§ **Exercise description**
Turn the whole listing below into a numbered list with one line per item, dropping the blank lines.

§ **Given data**
# # # #

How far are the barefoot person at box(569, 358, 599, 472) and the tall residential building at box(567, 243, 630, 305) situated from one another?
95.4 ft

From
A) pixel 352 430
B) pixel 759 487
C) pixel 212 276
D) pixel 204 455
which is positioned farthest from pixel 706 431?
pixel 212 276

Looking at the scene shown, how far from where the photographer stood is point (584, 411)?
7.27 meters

# # # #

§ **Problem solution**
1. How far are the barefoot person at box(569, 358, 599, 472) and the tall residential building at box(567, 243, 630, 305) situated from one another?
2. 95.4 ft
3. From
4. A) pixel 352 430
5. B) pixel 759 487
6. C) pixel 212 276
7. D) pixel 204 455
8. which is positioned farthest from pixel 706 431?
9. pixel 212 276
10. Looking at the scene shown, how far from where the photographer stood is point (584, 411)?
11. 7.27 meters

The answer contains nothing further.